Just FTR, yes, I have a doctor’s appointment next week. But I still want to know if this ever happened to anyone else, and how it progressed.
I have had reactive hypoglycemia for at least 20 years, maybe longer. What that means is that I have to be really careful about eating refined sugar, and eating big meals. If I eat sugar, even a small amount, on an empty stomach, or a large amount any time, or eat a big meal, it makes my blood sugar drop, sometimes precipitously. My normal resting blood sugar is about 76, which is low, but still normal. Eating a piece of candy can make it drop to 40. Before I do heavy exercise, I need to eat something like nuts and whole milk (or a power bar made for diabetics), it can drop really low as well.
Sometimes, if I go too long without eating, I get shaky and dizzy. Then I need something with a little unrefined carbohydrate, a lot of protein, and zero refined sugar. It resolves in about five minutes, especially if I drink water.
That’s all my normal, and I’ve been dealing with it for years. I check my blood sugar after meals, after strenuous exercise, and before bed.
Lately, it’s been doing something weird. It drops after eating sugar, just like always, but before it does, it spikes. I’ve never had spikes before.
I’m heavier than I was when I was first diagnosed, but I’m not overweight, so I don’t think I could have type II diabetes; however, my father’s family has a history of adult onset type I diabetes, and it doesn’t seen to have a lot to do with weight. Some people developed it after having been overweight for years, but some people who developed it were of normal weight. Most people were in their 60s, and I’m 49.
A little more frightening, my father died of pancreatic cancer.
Does anyone else with hypoglycemia have spikes? Does anyone with diabetes remember this happening? anyone with diabetes have it progress from hypoglycemia?
I already pretty much don’t eat sugar, but in the last week, as soon as Purim was over (it was “cheating” over Purim that made me notice this happening), I completely cut out sugar, and started following diabetic exchanges. The spikes have stopped happening-- my highest blood sugar has been 102, which is still high for me, but I was having spikes as high as 130.

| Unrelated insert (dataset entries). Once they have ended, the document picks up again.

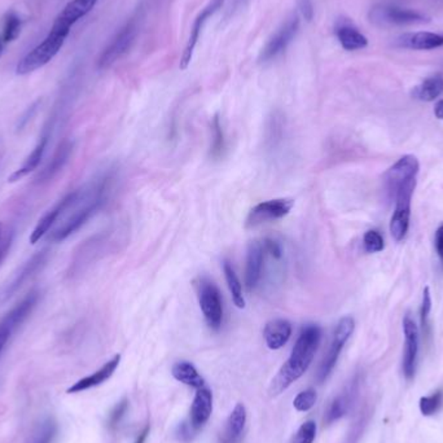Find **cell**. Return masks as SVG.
I'll return each mask as SVG.
<instances>
[{
  "mask_svg": "<svg viewBox=\"0 0 443 443\" xmlns=\"http://www.w3.org/2000/svg\"><path fill=\"white\" fill-rule=\"evenodd\" d=\"M112 176H104L90 182L73 192L70 205L65 211H69L68 217L52 234V241H62L70 236L75 231L87 223L102 209L109 194Z\"/></svg>",
  "mask_w": 443,
  "mask_h": 443,
  "instance_id": "obj_1",
  "label": "cell"
},
{
  "mask_svg": "<svg viewBox=\"0 0 443 443\" xmlns=\"http://www.w3.org/2000/svg\"><path fill=\"white\" fill-rule=\"evenodd\" d=\"M320 341L321 330L319 326L308 324L302 328L288 361L281 366L278 375L271 382V395L281 394L293 382L297 381L301 376H303L319 349Z\"/></svg>",
  "mask_w": 443,
  "mask_h": 443,
  "instance_id": "obj_2",
  "label": "cell"
},
{
  "mask_svg": "<svg viewBox=\"0 0 443 443\" xmlns=\"http://www.w3.org/2000/svg\"><path fill=\"white\" fill-rule=\"evenodd\" d=\"M69 34V31L51 28L48 35L17 64L16 74L26 75L46 66L60 52Z\"/></svg>",
  "mask_w": 443,
  "mask_h": 443,
  "instance_id": "obj_3",
  "label": "cell"
},
{
  "mask_svg": "<svg viewBox=\"0 0 443 443\" xmlns=\"http://www.w3.org/2000/svg\"><path fill=\"white\" fill-rule=\"evenodd\" d=\"M416 188V178H411L397 187L390 197L395 201V209L390 219V234L395 241H402L410 228L411 201Z\"/></svg>",
  "mask_w": 443,
  "mask_h": 443,
  "instance_id": "obj_4",
  "label": "cell"
},
{
  "mask_svg": "<svg viewBox=\"0 0 443 443\" xmlns=\"http://www.w3.org/2000/svg\"><path fill=\"white\" fill-rule=\"evenodd\" d=\"M197 296L204 319L210 330H219L223 323V299L217 285L207 278L196 283Z\"/></svg>",
  "mask_w": 443,
  "mask_h": 443,
  "instance_id": "obj_5",
  "label": "cell"
},
{
  "mask_svg": "<svg viewBox=\"0 0 443 443\" xmlns=\"http://www.w3.org/2000/svg\"><path fill=\"white\" fill-rule=\"evenodd\" d=\"M354 330H355V320L352 319L351 317H343L337 323L336 330L333 333V340L330 343V350L324 357L323 361L320 363L319 368L317 372V381L319 384H323L330 377V373L336 367L337 361L340 358L341 351L343 349L345 343L350 339Z\"/></svg>",
  "mask_w": 443,
  "mask_h": 443,
  "instance_id": "obj_6",
  "label": "cell"
},
{
  "mask_svg": "<svg viewBox=\"0 0 443 443\" xmlns=\"http://www.w3.org/2000/svg\"><path fill=\"white\" fill-rule=\"evenodd\" d=\"M38 299H39V293L37 290H31L20 303H17L0 319V352L6 348L12 334L30 315L31 311L38 302Z\"/></svg>",
  "mask_w": 443,
  "mask_h": 443,
  "instance_id": "obj_7",
  "label": "cell"
},
{
  "mask_svg": "<svg viewBox=\"0 0 443 443\" xmlns=\"http://www.w3.org/2000/svg\"><path fill=\"white\" fill-rule=\"evenodd\" d=\"M293 207L294 201L292 198H275L261 202L249 211L245 226L247 228H256L270 222L279 220L287 217Z\"/></svg>",
  "mask_w": 443,
  "mask_h": 443,
  "instance_id": "obj_8",
  "label": "cell"
},
{
  "mask_svg": "<svg viewBox=\"0 0 443 443\" xmlns=\"http://www.w3.org/2000/svg\"><path fill=\"white\" fill-rule=\"evenodd\" d=\"M136 31H138L136 21L133 19V20L129 21L124 28L114 35L113 39L100 55L97 66L100 69H106V68L112 66L117 60H120L124 53L130 50L131 44L134 43Z\"/></svg>",
  "mask_w": 443,
  "mask_h": 443,
  "instance_id": "obj_9",
  "label": "cell"
},
{
  "mask_svg": "<svg viewBox=\"0 0 443 443\" xmlns=\"http://www.w3.org/2000/svg\"><path fill=\"white\" fill-rule=\"evenodd\" d=\"M370 19L377 25H413L426 21V17L417 10L402 8L390 4H379L372 8Z\"/></svg>",
  "mask_w": 443,
  "mask_h": 443,
  "instance_id": "obj_10",
  "label": "cell"
},
{
  "mask_svg": "<svg viewBox=\"0 0 443 443\" xmlns=\"http://www.w3.org/2000/svg\"><path fill=\"white\" fill-rule=\"evenodd\" d=\"M299 19L297 15L292 16L280 29L278 32L268 41L266 47L261 52L259 62H267L278 57L280 53L287 50L290 41L294 39L296 34L299 32Z\"/></svg>",
  "mask_w": 443,
  "mask_h": 443,
  "instance_id": "obj_11",
  "label": "cell"
},
{
  "mask_svg": "<svg viewBox=\"0 0 443 443\" xmlns=\"http://www.w3.org/2000/svg\"><path fill=\"white\" fill-rule=\"evenodd\" d=\"M404 332V354H403V373L407 380H411L416 372L419 354V328L415 320L407 314L403 319Z\"/></svg>",
  "mask_w": 443,
  "mask_h": 443,
  "instance_id": "obj_12",
  "label": "cell"
},
{
  "mask_svg": "<svg viewBox=\"0 0 443 443\" xmlns=\"http://www.w3.org/2000/svg\"><path fill=\"white\" fill-rule=\"evenodd\" d=\"M420 170V164L415 155H403L394 165L386 171L384 176V185L385 191L392 196L393 192L397 189V187L402 185L403 182L416 178Z\"/></svg>",
  "mask_w": 443,
  "mask_h": 443,
  "instance_id": "obj_13",
  "label": "cell"
},
{
  "mask_svg": "<svg viewBox=\"0 0 443 443\" xmlns=\"http://www.w3.org/2000/svg\"><path fill=\"white\" fill-rule=\"evenodd\" d=\"M266 250L262 240H254L247 247V267H245V285L247 292H254L259 285L263 275V263Z\"/></svg>",
  "mask_w": 443,
  "mask_h": 443,
  "instance_id": "obj_14",
  "label": "cell"
},
{
  "mask_svg": "<svg viewBox=\"0 0 443 443\" xmlns=\"http://www.w3.org/2000/svg\"><path fill=\"white\" fill-rule=\"evenodd\" d=\"M223 4V0H211L207 7L204 10H201L198 13V16L196 17V20L194 22V26H192V30H191V35H189V39L187 41L186 48H185V52H183V56H182V62H180V69L186 70L188 68V65L192 62V56H194V52H195V48H196L197 41L200 39V34L201 31L204 29L205 23H207V20L217 12Z\"/></svg>",
  "mask_w": 443,
  "mask_h": 443,
  "instance_id": "obj_15",
  "label": "cell"
},
{
  "mask_svg": "<svg viewBox=\"0 0 443 443\" xmlns=\"http://www.w3.org/2000/svg\"><path fill=\"white\" fill-rule=\"evenodd\" d=\"M96 3L97 0H70L57 15L56 20L52 23V28L70 32L73 25L88 15Z\"/></svg>",
  "mask_w": 443,
  "mask_h": 443,
  "instance_id": "obj_16",
  "label": "cell"
},
{
  "mask_svg": "<svg viewBox=\"0 0 443 443\" xmlns=\"http://www.w3.org/2000/svg\"><path fill=\"white\" fill-rule=\"evenodd\" d=\"M211 413H213V394L205 386L201 389H197L196 395L191 406V417H189L191 426L195 431H200L210 419Z\"/></svg>",
  "mask_w": 443,
  "mask_h": 443,
  "instance_id": "obj_17",
  "label": "cell"
},
{
  "mask_svg": "<svg viewBox=\"0 0 443 443\" xmlns=\"http://www.w3.org/2000/svg\"><path fill=\"white\" fill-rule=\"evenodd\" d=\"M120 361H121V355L120 354L114 355L113 358L111 361H106L102 368H99L97 371L93 372V375L86 376V377L81 379L79 381H77L74 385H72L68 389V393L74 394V393L84 392V390H88V389H93L95 386L102 385V384H104L106 380H109L113 376L114 372L120 366Z\"/></svg>",
  "mask_w": 443,
  "mask_h": 443,
  "instance_id": "obj_18",
  "label": "cell"
},
{
  "mask_svg": "<svg viewBox=\"0 0 443 443\" xmlns=\"http://www.w3.org/2000/svg\"><path fill=\"white\" fill-rule=\"evenodd\" d=\"M73 200V192L68 194L66 196L62 198L55 207H52L51 210H48L43 217L39 219V222L37 223L35 228L32 229L30 235V244L35 245L38 241H41V237L44 236L51 227L55 225V222L60 218L65 213V210L70 205Z\"/></svg>",
  "mask_w": 443,
  "mask_h": 443,
  "instance_id": "obj_19",
  "label": "cell"
},
{
  "mask_svg": "<svg viewBox=\"0 0 443 443\" xmlns=\"http://www.w3.org/2000/svg\"><path fill=\"white\" fill-rule=\"evenodd\" d=\"M336 35L341 46L346 51L363 50L368 46V39L358 30L350 21L340 20L336 25Z\"/></svg>",
  "mask_w": 443,
  "mask_h": 443,
  "instance_id": "obj_20",
  "label": "cell"
},
{
  "mask_svg": "<svg viewBox=\"0 0 443 443\" xmlns=\"http://www.w3.org/2000/svg\"><path fill=\"white\" fill-rule=\"evenodd\" d=\"M398 44L403 48L417 50V51H429L443 46V35L428 31H420L413 34H406L398 39Z\"/></svg>",
  "mask_w": 443,
  "mask_h": 443,
  "instance_id": "obj_21",
  "label": "cell"
},
{
  "mask_svg": "<svg viewBox=\"0 0 443 443\" xmlns=\"http://www.w3.org/2000/svg\"><path fill=\"white\" fill-rule=\"evenodd\" d=\"M292 336V324L288 320L274 319L268 321L263 330V337L270 350H279L287 345Z\"/></svg>",
  "mask_w": 443,
  "mask_h": 443,
  "instance_id": "obj_22",
  "label": "cell"
},
{
  "mask_svg": "<svg viewBox=\"0 0 443 443\" xmlns=\"http://www.w3.org/2000/svg\"><path fill=\"white\" fill-rule=\"evenodd\" d=\"M247 424V410L243 403H237L227 420L222 435V443H240Z\"/></svg>",
  "mask_w": 443,
  "mask_h": 443,
  "instance_id": "obj_23",
  "label": "cell"
},
{
  "mask_svg": "<svg viewBox=\"0 0 443 443\" xmlns=\"http://www.w3.org/2000/svg\"><path fill=\"white\" fill-rule=\"evenodd\" d=\"M47 144H48V135H43L41 139L38 140L37 145L34 147V149L31 151L30 155L26 157L23 164L8 178V182L10 183L19 182L21 179H23L25 176H29L34 170H37L38 166L41 165Z\"/></svg>",
  "mask_w": 443,
  "mask_h": 443,
  "instance_id": "obj_24",
  "label": "cell"
},
{
  "mask_svg": "<svg viewBox=\"0 0 443 443\" xmlns=\"http://www.w3.org/2000/svg\"><path fill=\"white\" fill-rule=\"evenodd\" d=\"M72 151V143L69 140H64L62 144L57 147V149H56L55 155L52 157L51 161L48 162V165L44 167V170L38 176V182L50 180L56 174H59L62 171V167L69 161Z\"/></svg>",
  "mask_w": 443,
  "mask_h": 443,
  "instance_id": "obj_25",
  "label": "cell"
},
{
  "mask_svg": "<svg viewBox=\"0 0 443 443\" xmlns=\"http://www.w3.org/2000/svg\"><path fill=\"white\" fill-rule=\"evenodd\" d=\"M47 253H48L47 249H44V250H41L38 254H35L34 257L31 258L29 262H26V265L21 270L20 275H17L16 278L13 279V281L4 290V293H3L4 299L10 297L17 289L20 288L23 281H26L28 279L30 278L31 275H34L39 270V267L44 265L46 258L48 256Z\"/></svg>",
  "mask_w": 443,
  "mask_h": 443,
  "instance_id": "obj_26",
  "label": "cell"
},
{
  "mask_svg": "<svg viewBox=\"0 0 443 443\" xmlns=\"http://www.w3.org/2000/svg\"><path fill=\"white\" fill-rule=\"evenodd\" d=\"M171 373H173L176 380L185 384V385H188L191 388L201 389V388L205 386L204 377L198 373L196 367L189 361H178L173 366Z\"/></svg>",
  "mask_w": 443,
  "mask_h": 443,
  "instance_id": "obj_27",
  "label": "cell"
},
{
  "mask_svg": "<svg viewBox=\"0 0 443 443\" xmlns=\"http://www.w3.org/2000/svg\"><path fill=\"white\" fill-rule=\"evenodd\" d=\"M443 93V77L437 74L429 77L422 84L415 87L413 96L420 102H433Z\"/></svg>",
  "mask_w": 443,
  "mask_h": 443,
  "instance_id": "obj_28",
  "label": "cell"
},
{
  "mask_svg": "<svg viewBox=\"0 0 443 443\" xmlns=\"http://www.w3.org/2000/svg\"><path fill=\"white\" fill-rule=\"evenodd\" d=\"M59 432V426L53 417H46L31 432L28 443H53Z\"/></svg>",
  "mask_w": 443,
  "mask_h": 443,
  "instance_id": "obj_29",
  "label": "cell"
},
{
  "mask_svg": "<svg viewBox=\"0 0 443 443\" xmlns=\"http://www.w3.org/2000/svg\"><path fill=\"white\" fill-rule=\"evenodd\" d=\"M223 272H225L227 285H228V289L231 292V297H232L235 306L238 309H244L245 308V299H244V294H243V287H241L240 280L237 278L235 270H234L232 265L228 261L223 263Z\"/></svg>",
  "mask_w": 443,
  "mask_h": 443,
  "instance_id": "obj_30",
  "label": "cell"
},
{
  "mask_svg": "<svg viewBox=\"0 0 443 443\" xmlns=\"http://www.w3.org/2000/svg\"><path fill=\"white\" fill-rule=\"evenodd\" d=\"M351 401V392L343 393L339 395L337 398H334L326 413V423L332 424L334 422H337L339 419H341L345 413L349 411V407H350Z\"/></svg>",
  "mask_w": 443,
  "mask_h": 443,
  "instance_id": "obj_31",
  "label": "cell"
},
{
  "mask_svg": "<svg viewBox=\"0 0 443 443\" xmlns=\"http://www.w3.org/2000/svg\"><path fill=\"white\" fill-rule=\"evenodd\" d=\"M21 26H22V21L20 16L16 12H8L7 16L4 17L3 32H1V38L6 44L16 41L20 37Z\"/></svg>",
  "mask_w": 443,
  "mask_h": 443,
  "instance_id": "obj_32",
  "label": "cell"
},
{
  "mask_svg": "<svg viewBox=\"0 0 443 443\" xmlns=\"http://www.w3.org/2000/svg\"><path fill=\"white\" fill-rule=\"evenodd\" d=\"M211 130H213V142H211V149H210V155L213 158H220L225 148H226V140H225V131L222 127V122L219 115H214L213 122H211Z\"/></svg>",
  "mask_w": 443,
  "mask_h": 443,
  "instance_id": "obj_33",
  "label": "cell"
},
{
  "mask_svg": "<svg viewBox=\"0 0 443 443\" xmlns=\"http://www.w3.org/2000/svg\"><path fill=\"white\" fill-rule=\"evenodd\" d=\"M443 406V392L437 390V392L429 395V397H423L420 399V411L424 416H432L434 413H438Z\"/></svg>",
  "mask_w": 443,
  "mask_h": 443,
  "instance_id": "obj_34",
  "label": "cell"
},
{
  "mask_svg": "<svg viewBox=\"0 0 443 443\" xmlns=\"http://www.w3.org/2000/svg\"><path fill=\"white\" fill-rule=\"evenodd\" d=\"M13 237H15V229L8 225L0 222V265L10 254Z\"/></svg>",
  "mask_w": 443,
  "mask_h": 443,
  "instance_id": "obj_35",
  "label": "cell"
},
{
  "mask_svg": "<svg viewBox=\"0 0 443 443\" xmlns=\"http://www.w3.org/2000/svg\"><path fill=\"white\" fill-rule=\"evenodd\" d=\"M363 245H364L366 252H368V253H380L385 247V243H384V238L379 231L370 229L364 234Z\"/></svg>",
  "mask_w": 443,
  "mask_h": 443,
  "instance_id": "obj_36",
  "label": "cell"
},
{
  "mask_svg": "<svg viewBox=\"0 0 443 443\" xmlns=\"http://www.w3.org/2000/svg\"><path fill=\"white\" fill-rule=\"evenodd\" d=\"M317 437V424L312 420L302 424L297 433L294 434L292 443H312Z\"/></svg>",
  "mask_w": 443,
  "mask_h": 443,
  "instance_id": "obj_37",
  "label": "cell"
},
{
  "mask_svg": "<svg viewBox=\"0 0 443 443\" xmlns=\"http://www.w3.org/2000/svg\"><path fill=\"white\" fill-rule=\"evenodd\" d=\"M315 402H317V392L314 389H308L299 393L293 401V406L299 413H306L314 407Z\"/></svg>",
  "mask_w": 443,
  "mask_h": 443,
  "instance_id": "obj_38",
  "label": "cell"
},
{
  "mask_svg": "<svg viewBox=\"0 0 443 443\" xmlns=\"http://www.w3.org/2000/svg\"><path fill=\"white\" fill-rule=\"evenodd\" d=\"M127 410H129V399L124 398L122 401H120L114 406L113 410L109 413L108 422H106L108 428L109 429H115L118 426V424L122 422L124 415L127 413Z\"/></svg>",
  "mask_w": 443,
  "mask_h": 443,
  "instance_id": "obj_39",
  "label": "cell"
},
{
  "mask_svg": "<svg viewBox=\"0 0 443 443\" xmlns=\"http://www.w3.org/2000/svg\"><path fill=\"white\" fill-rule=\"evenodd\" d=\"M431 310H432V296H431V290H429V288L426 287V288L424 289L422 311H420L423 330H426V328H428V318H429Z\"/></svg>",
  "mask_w": 443,
  "mask_h": 443,
  "instance_id": "obj_40",
  "label": "cell"
},
{
  "mask_svg": "<svg viewBox=\"0 0 443 443\" xmlns=\"http://www.w3.org/2000/svg\"><path fill=\"white\" fill-rule=\"evenodd\" d=\"M263 245H265V250H266V254L271 256L276 261H280L283 258V247L279 244L276 240L274 238H263Z\"/></svg>",
  "mask_w": 443,
  "mask_h": 443,
  "instance_id": "obj_41",
  "label": "cell"
},
{
  "mask_svg": "<svg viewBox=\"0 0 443 443\" xmlns=\"http://www.w3.org/2000/svg\"><path fill=\"white\" fill-rule=\"evenodd\" d=\"M299 8L302 13V16L305 17V20L311 21L314 17V6H312V0H299Z\"/></svg>",
  "mask_w": 443,
  "mask_h": 443,
  "instance_id": "obj_42",
  "label": "cell"
},
{
  "mask_svg": "<svg viewBox=\"0 0 443 443\" xmlns=\"http://www.w3.org/2000/svg\"><path fill=\"white\" fill-rule=\"evenodd\" d=\"M434 245H435L437 254H438V257L441 259V263H442L443 266V223L441 226L438 227V228H437V231H435Z\"/></svg>",
  "mask_w": 443,
  "mask_h": 443,
  "instance_id": "obj_43",
  "label": "cell"
},
{
  "mask_svg": "<svg viewBox=\"0 0 443 443\" xmlns=\"http://www.w3.org/2000/svg\"><path fill=\"white\" fill-rule=\"evenodd\" d=\"M149 432H151V425L148 424V425H145L144 429L139 433V435L136 437V440H135L134 443H145V441H147V438H148V435H149Z\"/></svg>",
  "mask_w": 443,
  "mask_h": 443,
  "instance_id": "obj_44",
  "label": "cell"
},
{
  "mask_svg": "<svg viewBox=\"0 0 443 443\" xmlns=\"http://www.w3.org/2000/svg\"><path fill=\"white\" fill-rule=\"evenodd\" d=\"M434 114L438 120H442L443 121V100L438 102L435 104V108H434Z\"/></svg>",
  "mask_w": 443,
  "mask_h": 443,
  "instance_id": "obj_45",
  "label": "cell"
},
{
  "mask_svg": "<svg viewBox=\"0 0 443 443\" xmlns=\"http://www.w3.org/2000/svg\"><path fill=\"white\" fill-rule=\"evenodd\" d=\"M4 47H6V43L3 41V38L0 37V59H1L3 53H4Z\"/></svg>",
  "mask_w": 443,
  "mask_h": 443,
  "instance_id": "obj_46",
  "label": "cell"
}]
</instances>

Right now, my resting blood sugar is about 83, which means that following the diet has actually brought the mode up a little, which is probably good. Not only have the spikes stopped, but so have the “shakes,” because I’m carrying food with me and eating on a schedule. This I should have done years ago.
I’m kind of hoping that the doctor will just tell me to keep doing what I’m doing, and come back in a month, maybe with a written food diary, and my glucometer ready to hook up to the computer. I really, really hope she doesn’t want a pancreatic biopsy, but because of my father, that’s in the back of my mind.